His other work with veneer has included building a chamber to fume his own veneer for a floating cabinet made of figured eucalyptus (the back panels were elm burl, and a diamond shaped inset made from book-matched eucalyptus). A current project is a bombe chest carcass made from molded plywood with “angel wings” doors and side panels: dyed wood veneers, which Jeremy says look like feathers.
“For one job, I might be laying a ton of veneer; another job might be very sculptural,” he said. “Everything I do, I try to push boundaries and do something different.”
While he does use a lot of African mahogany, Jeremy’s wood choices, he says, essentially come down to “the proper wood for the piece of furniture.” For finishes, he prefers to stick to a hand-rubbed oil finish, lacquer, or shellac and wax. “They’re all finishes that dissolve into themselves, and they’re also easier to repair in the future,” he said.
His joinery might be a combination, of loose tenons, hand-cut dovetails, or other choices: a bench with curved joints — Jeremy’s “lace corset” bench — is drawn together with double tenons.
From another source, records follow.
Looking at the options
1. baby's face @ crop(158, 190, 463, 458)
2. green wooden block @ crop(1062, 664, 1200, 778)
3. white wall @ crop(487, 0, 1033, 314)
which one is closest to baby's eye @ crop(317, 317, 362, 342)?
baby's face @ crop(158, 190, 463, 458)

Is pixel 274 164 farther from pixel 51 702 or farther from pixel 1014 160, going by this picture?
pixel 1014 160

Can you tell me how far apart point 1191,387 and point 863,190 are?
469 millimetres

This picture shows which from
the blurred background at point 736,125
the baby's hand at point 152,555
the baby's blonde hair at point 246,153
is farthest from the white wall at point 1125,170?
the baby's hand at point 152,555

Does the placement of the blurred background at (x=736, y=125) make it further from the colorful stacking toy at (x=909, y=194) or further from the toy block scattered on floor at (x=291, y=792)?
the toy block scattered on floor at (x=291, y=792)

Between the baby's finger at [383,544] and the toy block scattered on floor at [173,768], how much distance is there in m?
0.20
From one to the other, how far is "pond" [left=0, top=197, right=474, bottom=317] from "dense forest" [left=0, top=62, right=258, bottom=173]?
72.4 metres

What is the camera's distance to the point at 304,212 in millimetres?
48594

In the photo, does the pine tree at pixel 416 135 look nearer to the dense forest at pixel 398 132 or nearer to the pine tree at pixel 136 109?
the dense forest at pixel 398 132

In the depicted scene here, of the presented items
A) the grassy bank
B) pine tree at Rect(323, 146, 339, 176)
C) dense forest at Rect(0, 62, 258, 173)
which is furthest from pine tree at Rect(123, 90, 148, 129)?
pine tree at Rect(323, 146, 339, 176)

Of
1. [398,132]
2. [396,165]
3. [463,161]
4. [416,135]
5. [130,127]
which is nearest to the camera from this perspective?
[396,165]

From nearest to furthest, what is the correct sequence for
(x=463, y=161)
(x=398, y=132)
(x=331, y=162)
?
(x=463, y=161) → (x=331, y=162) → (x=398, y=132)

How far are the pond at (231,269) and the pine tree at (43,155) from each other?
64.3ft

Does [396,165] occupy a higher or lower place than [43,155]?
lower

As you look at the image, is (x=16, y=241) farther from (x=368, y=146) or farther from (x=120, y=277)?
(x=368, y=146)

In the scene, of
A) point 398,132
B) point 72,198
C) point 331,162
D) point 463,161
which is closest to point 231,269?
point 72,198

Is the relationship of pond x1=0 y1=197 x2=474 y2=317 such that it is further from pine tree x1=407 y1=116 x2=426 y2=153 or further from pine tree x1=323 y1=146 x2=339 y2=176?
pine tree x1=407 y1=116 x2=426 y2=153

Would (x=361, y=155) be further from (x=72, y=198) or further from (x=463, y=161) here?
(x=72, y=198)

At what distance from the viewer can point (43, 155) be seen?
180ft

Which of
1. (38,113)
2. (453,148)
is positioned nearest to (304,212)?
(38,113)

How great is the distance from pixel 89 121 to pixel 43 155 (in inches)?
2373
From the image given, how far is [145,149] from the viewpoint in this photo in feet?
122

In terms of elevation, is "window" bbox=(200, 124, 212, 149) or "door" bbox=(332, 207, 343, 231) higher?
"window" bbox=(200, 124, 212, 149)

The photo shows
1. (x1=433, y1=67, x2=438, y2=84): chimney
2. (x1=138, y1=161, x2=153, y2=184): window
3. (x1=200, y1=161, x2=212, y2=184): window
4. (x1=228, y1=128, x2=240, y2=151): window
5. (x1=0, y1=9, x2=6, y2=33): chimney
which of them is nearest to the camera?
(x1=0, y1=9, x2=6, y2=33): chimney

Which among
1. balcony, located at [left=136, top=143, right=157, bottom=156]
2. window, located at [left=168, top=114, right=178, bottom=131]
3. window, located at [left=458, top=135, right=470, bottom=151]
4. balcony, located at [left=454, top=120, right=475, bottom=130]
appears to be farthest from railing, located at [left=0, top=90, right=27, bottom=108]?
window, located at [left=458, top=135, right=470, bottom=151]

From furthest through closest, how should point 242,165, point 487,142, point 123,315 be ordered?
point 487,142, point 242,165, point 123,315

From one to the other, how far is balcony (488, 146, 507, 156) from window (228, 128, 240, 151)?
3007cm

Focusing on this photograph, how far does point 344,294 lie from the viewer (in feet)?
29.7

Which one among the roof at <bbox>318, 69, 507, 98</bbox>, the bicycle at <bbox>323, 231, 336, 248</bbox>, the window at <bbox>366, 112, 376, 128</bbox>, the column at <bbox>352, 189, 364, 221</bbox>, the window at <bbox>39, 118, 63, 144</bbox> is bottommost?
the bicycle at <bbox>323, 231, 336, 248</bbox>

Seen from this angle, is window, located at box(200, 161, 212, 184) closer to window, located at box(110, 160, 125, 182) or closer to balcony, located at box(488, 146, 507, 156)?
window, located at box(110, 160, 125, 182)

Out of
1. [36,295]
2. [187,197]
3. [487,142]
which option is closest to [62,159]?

He uses some old tools in his shop — he’s currently working on restoring an American Frank H. Clement Co. 36″ band saw from around 1900 and makes all his crosscuts on a 1950s Tannewitz table saw with a 16″ blade and a restored Rockwell slide. Newer shop favorites include a 12″ Laguna jointer and a 20″ Laguna planer with Shear Tec II cutting heads to minimize tear-out. Plus, Jeremy describes another band saw as a “36”, nine-foot-tall, monster.”
His approach to design, however, is fairly modern: “I try to keep a sense of harmony about the piece,” Jeremy said. “Modern styles are all about lines. They don’t have a lot of moldings to make them beautiful; you should be able to sketch a piece on the wall and step back, and it should be beautiful just from the lines alone.”
Overall, Jeremy said, “I just like to be crazy with it. I like making cool [stuff] out of wood.”